Contoh, ketika seorang siswa yang mendapati tulisan di sebuah bus jurusan Unesa, yang bertuliskan hari ini bayar, besok gratis. Demikian pula di dalam sebuah warung makan di sekitar tempat kos mahasiswa, dijumpai sticker yang bertuliskan Hari ini bayar, besok boleh ngutang. Ungkapan-ungkapan di atas memiliki arti hanya apabila diujarkan oleh sopir mikrolet di hadapan para penumpangnya atau oleh pemilik warung makan di depan para pengunjung warung makannya.
Deiksis dapat di bagi menjadi lima kategori, yaitu deiksis orang (persona), waktu (time), tempat (place), wacana (discourse), dan sosial (social) (Levinson, dalam Nadar, 2009:53).

b.      Implikatur Percakapan
      Implikatur percakapan merupakan salah satu ide yang sangat penting dalam pragmatik. Implikatur percakapan pada dasarnya merupakan suatu teori yang sifatnya inferensial, suatu teori tentang bagaimana orang menggunakan bahasa, keterkaitan makna suatu tuturan yang tidak terungkapkan secara literal pada tuturan itu. Brown menjelaskan,

“Implicature means what a speaker can imply, suggest, or mean, as
distinct from what the speaker literally says”.
Implikatur percakapan berarti apa yang diimplikasikan, disarankan, atau dimaksudkan oleh penutur tidak terungkapkan secara literal dalam tuturannya.

· · · · ·

● **Soal Latihan 1**
Jawablah pertanyaan berikut berdasarkan teks bacaan.
(a) Tulisan apa yang didapati seorang siswa di sebuah bus jurusan Unesa?
(b) Menjadi berapa kategori deiksis dibagi, dan apa saja kategorinya?
(c) Bersifat apa teori implikatur percakapan pada dasarnya?
● **Soal Latihan 2**
Apakah setiap pernyataan berikut sesuai dengan teks bacaan? Jawab ya atau tidak, lalu kutip kata-kata penentunya dari teks.
(a) Sticker bertuliskan "Hari ini bayar, besok boleh ngutang" dijumpai di dalam sebuah bus.
(b) Deiksis tempat termasuk salah satu kategori deiksis.
(c) Implikatur percakapan disebut sebagai salah satu ide yang sangat penting dalam pragmatik.
● **Soal Latihan 3**
Cetak ulang bagian teks bacaan yang dimulai dengan "b.      Implikatur Percakapan" dan berlanjut sampai "literal dalam tuturannya.", tanpa mengubah apa pun.
Entri yang menyertai teks bacaan ini tidak perlu dipakai.

● **Kumpulan Entri**
· · · · ·

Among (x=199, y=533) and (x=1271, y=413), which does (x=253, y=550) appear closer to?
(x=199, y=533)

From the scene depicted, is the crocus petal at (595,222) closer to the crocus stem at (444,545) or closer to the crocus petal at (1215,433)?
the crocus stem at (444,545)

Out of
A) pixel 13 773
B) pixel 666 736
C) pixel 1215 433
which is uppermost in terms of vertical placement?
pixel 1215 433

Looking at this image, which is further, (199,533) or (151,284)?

· · · · ·

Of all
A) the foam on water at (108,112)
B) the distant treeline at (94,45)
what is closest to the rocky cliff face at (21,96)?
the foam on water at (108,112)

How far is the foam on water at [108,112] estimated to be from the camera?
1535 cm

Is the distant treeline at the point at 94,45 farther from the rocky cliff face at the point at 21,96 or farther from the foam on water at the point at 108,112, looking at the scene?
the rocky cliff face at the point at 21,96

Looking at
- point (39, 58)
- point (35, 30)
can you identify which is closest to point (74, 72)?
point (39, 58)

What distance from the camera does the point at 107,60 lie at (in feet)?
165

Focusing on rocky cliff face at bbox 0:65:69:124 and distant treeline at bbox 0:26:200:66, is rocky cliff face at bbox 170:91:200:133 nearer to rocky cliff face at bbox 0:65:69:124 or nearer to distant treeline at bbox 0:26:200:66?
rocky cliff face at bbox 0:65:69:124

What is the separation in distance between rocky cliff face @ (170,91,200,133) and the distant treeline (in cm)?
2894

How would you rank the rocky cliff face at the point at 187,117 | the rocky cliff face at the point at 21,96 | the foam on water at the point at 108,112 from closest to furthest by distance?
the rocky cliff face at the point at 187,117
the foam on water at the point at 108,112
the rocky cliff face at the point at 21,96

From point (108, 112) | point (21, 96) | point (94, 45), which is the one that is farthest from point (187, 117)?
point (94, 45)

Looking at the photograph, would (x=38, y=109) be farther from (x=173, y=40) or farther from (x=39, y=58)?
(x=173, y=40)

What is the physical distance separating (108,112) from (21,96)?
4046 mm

· · · · ·

● **Jawaban Soal 1**
(a) Tulisan "hari ini bayar, besok gratis".
(b) Lima kategori: deiksis orang (persona), waktu (time), tempat (place), wacana (discourse), dan sosial (social).
(c) Inferensial.

● **Jawaban Soal 2**
(a) Tidak: "di dalam sebuah warung makan di sekitar tempat kos mahasiswa, dijumpai sticker yang bertuliskan Hari ini bayar, besok boleh ngutang".
(b) Ya: "Deiksis dapat di bagi menjadi lima kategori, yaitu deiksis orang (persona), waktu (time), tempat (place), wacana (discourse), dan sosial (social)".
(c) Ya: "Implikatur percakapan merupakan salah satu ide yang sangat penting dalam pragmatik".

● **Jawaban Soal 3**
b.      Implikatur Percakapan
      Implikatur percakapan merupakan salah satu ide yang sangat penting dalam pragmatik. Implikatur percakapan pada dasarnya merupakan suatu teori yang sifatnya inferensial, suatu teori tentang bagaimana orang menggunakan bahasa, keterkaitan makna suatu tuturan yang tidak terungkapkan secara literal pada tuturan itu. Brown menjelaskan,

“Implicature means what a speaker can imply, suggest, or mean, as
distinct from what the speaker literally says”.
Implikatur percakapan berarti apa yang diimplikasikan, disarankan, atau dimaksudkan oleh penutur tidak terungkapkan secara literal dalam tuturannya.